Sosiologi dan antropologi sama-sama mengkaji manusia sebagai makhluk hidup yang berkembang dinamis.
Yang membedakan adalah bahwa sosiologi lebih fokus pada relasi dan interaksi antar manusia.
Sedangkan antropologi lebih fokus pada manusia sebagai makhluk yang bernalar dengan akal budinya dan mengembangkan kecerdasannya untuk menyelesaikan problem-problem faktual yang dihadapinya.
Oleh karena berfokus pada relasi dan interaksi yang dinamis, maka sosiologi akan fokus pada pola-pola interaksi dengan karakter khususnya.
Nah, pola-pola inilah yang kemudian dicari kecenderungannya.
Kecenderungan-kecenderungan dan pola-pola ini akan di-generate menjadi teori-teori sosiologi.
Teori ini bermanfaat untuk menjelaskan fenomena yang senada di tempat-tempat lain. Oleh karena itu, sosiologi cenderung melihat fenomena interaksi sebagai sebuah keajegan.
Jika ditemukan defiasi atau pola yang berbeda, maka akan di-generate menjadi teori baru.
Sementara itu, antropologi fokus pada manusia dan individu dengan kecerdasan dan produk pemikirannya untuk menyelesaikan problem faktual yang dihadapinya.
Karena manusia tinggal di berbagai tempat yang berbeda di mana masing-masing tempat akan memunculkan problem berbeda dan tentu saja menuntut penyelesaian yang berbeda.
Oleh karena itu, antropologi cenderung fokus untuk melihat manusia dengan keunikan, kenyelenehan, dan ketidakajegan.
Dari produk-produk akal budi manusia yang bernalar, memahami, dan memberikan makna yang berbeda-beda ini kemudian di-generate menjadi teori-teori antropologi.
Jadi misalnya jika Anda seorang peneliti yang mau meriset fenomena poligami di suatu kampung.
Jika Anda mengkaji pada aspek pola keajegan relasi antara suami dan para istrinya, maka ini adalah riset sosiologis.
Sedangkan jika mengkaji pada mengapa praktik poligami di kampung itu unik dengan segala pemikiran para pihak, maka itu pakai pendekatan antropologis.
Atau misalnya Anda mau mengkaji fenomena perempuan bercadar di kampung X.
Jika Anda mengkaji tentang bagaimana perempuan ini hidup sehari-hari mengenakan cadar di masyarakat, atau bagaimaan masyarakat merespons perempuan bercadar di kampung mereka, maka Anda menggunakan pendekatan sosiologis.

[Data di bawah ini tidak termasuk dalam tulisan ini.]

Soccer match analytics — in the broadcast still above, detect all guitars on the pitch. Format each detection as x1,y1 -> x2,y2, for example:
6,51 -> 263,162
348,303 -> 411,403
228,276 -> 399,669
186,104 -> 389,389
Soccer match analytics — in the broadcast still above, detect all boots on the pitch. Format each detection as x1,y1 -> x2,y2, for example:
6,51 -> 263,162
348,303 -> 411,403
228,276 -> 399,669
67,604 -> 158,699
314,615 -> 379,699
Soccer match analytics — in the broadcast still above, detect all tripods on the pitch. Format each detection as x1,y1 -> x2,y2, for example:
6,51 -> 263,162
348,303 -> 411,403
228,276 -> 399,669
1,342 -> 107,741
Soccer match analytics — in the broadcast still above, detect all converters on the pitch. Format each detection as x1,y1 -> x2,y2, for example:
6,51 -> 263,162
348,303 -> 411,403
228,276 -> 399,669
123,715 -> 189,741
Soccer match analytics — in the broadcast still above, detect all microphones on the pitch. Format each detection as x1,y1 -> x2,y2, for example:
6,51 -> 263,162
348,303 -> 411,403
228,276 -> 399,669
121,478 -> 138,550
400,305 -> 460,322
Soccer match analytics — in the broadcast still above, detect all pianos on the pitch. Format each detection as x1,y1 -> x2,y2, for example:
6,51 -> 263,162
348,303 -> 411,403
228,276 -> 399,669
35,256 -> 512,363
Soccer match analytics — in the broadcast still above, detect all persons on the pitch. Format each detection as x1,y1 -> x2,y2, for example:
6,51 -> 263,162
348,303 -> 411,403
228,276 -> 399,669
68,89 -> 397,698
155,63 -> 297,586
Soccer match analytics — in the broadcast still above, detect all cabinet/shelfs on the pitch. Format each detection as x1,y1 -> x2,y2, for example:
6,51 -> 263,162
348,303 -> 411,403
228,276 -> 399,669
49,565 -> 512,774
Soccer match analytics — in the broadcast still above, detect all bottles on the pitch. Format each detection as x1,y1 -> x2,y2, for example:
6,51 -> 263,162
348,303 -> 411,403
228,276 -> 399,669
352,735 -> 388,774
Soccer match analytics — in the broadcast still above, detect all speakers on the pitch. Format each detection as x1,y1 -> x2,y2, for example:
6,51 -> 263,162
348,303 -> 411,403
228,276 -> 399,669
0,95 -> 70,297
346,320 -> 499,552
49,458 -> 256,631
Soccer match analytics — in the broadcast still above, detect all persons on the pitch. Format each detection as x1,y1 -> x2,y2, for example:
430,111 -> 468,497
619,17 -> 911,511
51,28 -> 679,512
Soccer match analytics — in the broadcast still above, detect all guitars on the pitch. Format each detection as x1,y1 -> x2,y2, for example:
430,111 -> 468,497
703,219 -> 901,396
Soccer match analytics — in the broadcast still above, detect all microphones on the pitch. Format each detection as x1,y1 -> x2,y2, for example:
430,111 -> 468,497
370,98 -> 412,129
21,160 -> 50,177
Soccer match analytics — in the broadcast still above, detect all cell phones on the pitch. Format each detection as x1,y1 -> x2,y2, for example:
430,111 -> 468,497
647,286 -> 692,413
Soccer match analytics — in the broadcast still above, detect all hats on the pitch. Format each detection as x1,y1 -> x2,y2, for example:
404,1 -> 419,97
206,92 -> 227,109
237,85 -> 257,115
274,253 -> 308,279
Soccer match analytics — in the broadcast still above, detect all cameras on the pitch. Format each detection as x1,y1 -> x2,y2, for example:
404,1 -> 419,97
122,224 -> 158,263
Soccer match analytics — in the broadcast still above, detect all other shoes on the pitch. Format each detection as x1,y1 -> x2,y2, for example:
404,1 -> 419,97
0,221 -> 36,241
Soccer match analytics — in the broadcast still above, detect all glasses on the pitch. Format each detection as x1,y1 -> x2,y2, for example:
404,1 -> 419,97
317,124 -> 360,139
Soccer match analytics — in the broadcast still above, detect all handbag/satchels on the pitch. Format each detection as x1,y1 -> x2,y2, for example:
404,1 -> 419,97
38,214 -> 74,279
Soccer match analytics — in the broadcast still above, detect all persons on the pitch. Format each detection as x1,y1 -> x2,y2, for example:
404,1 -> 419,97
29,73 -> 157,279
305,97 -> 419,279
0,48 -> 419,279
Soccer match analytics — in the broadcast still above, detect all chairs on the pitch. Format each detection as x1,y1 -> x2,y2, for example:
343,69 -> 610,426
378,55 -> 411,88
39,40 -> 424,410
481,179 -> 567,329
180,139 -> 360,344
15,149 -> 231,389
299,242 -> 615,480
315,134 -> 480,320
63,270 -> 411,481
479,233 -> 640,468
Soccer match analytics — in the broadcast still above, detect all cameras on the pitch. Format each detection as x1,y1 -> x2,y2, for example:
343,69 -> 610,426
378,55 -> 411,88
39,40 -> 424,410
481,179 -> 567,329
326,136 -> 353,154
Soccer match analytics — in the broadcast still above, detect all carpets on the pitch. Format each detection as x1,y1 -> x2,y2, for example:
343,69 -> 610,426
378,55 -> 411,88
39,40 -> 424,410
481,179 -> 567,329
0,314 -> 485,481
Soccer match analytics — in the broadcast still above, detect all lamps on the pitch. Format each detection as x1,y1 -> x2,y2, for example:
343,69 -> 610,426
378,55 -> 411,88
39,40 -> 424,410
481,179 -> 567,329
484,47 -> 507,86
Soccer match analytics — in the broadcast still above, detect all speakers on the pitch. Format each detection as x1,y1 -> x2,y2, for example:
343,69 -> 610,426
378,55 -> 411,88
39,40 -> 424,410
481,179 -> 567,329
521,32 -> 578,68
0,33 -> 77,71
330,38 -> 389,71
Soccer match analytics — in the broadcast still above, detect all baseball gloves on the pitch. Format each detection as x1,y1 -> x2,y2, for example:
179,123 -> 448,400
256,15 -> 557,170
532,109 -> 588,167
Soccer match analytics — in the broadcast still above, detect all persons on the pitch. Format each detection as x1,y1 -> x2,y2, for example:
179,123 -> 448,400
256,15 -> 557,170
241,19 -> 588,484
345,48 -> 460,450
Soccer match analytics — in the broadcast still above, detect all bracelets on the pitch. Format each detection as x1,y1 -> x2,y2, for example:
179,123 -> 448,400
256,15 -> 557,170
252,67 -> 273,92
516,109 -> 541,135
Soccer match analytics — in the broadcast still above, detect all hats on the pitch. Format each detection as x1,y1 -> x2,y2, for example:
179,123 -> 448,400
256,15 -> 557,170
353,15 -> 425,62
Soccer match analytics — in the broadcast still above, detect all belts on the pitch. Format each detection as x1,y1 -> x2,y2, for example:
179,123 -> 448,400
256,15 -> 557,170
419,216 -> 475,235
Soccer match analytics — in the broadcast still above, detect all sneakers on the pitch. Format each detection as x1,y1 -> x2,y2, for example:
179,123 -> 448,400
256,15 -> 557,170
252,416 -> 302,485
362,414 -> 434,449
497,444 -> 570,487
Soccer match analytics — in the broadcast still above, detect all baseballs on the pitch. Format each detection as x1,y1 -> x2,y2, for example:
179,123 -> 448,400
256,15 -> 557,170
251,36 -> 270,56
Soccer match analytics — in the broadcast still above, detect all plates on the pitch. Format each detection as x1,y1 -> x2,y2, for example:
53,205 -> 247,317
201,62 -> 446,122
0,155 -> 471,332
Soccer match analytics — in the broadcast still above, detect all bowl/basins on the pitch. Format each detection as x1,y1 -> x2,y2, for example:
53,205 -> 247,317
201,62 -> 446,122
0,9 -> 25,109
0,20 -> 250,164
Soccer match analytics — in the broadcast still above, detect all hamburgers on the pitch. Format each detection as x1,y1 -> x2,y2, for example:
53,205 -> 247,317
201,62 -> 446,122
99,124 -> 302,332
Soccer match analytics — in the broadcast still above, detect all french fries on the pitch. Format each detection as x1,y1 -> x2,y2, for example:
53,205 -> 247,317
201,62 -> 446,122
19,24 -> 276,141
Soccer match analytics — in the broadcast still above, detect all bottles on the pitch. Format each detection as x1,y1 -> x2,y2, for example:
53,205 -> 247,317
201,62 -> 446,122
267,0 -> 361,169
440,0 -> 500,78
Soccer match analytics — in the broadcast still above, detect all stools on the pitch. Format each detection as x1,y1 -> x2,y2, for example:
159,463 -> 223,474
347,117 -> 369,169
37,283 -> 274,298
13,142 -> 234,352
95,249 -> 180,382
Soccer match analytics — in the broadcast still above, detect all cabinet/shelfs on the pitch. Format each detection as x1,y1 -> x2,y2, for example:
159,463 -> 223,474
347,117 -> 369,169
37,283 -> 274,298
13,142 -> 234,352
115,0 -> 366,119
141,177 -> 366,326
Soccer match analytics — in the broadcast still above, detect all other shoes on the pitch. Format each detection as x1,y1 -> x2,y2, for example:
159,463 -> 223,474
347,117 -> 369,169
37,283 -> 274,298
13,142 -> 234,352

Tapi jika mengkaji mengapa ia mengenakan cadar, apa pertimbangan pribadinya, bagaimana ia memaknai cadar, maka itu pakai pendekatan antropologis.
Jadi secara sederhana bisa dikatakan bahwa, sosiologi fokus pada keajegan interaksi antar manusia. Sedangkan antropologi fokus pada hal-hal yang nyeleneh, unik, dan tidak ajeg dari produk akal budi manusia.
Kira-kira, seperti itu pemahaman sementara saya. Mungkin Anda punya pendapat yang berbeda?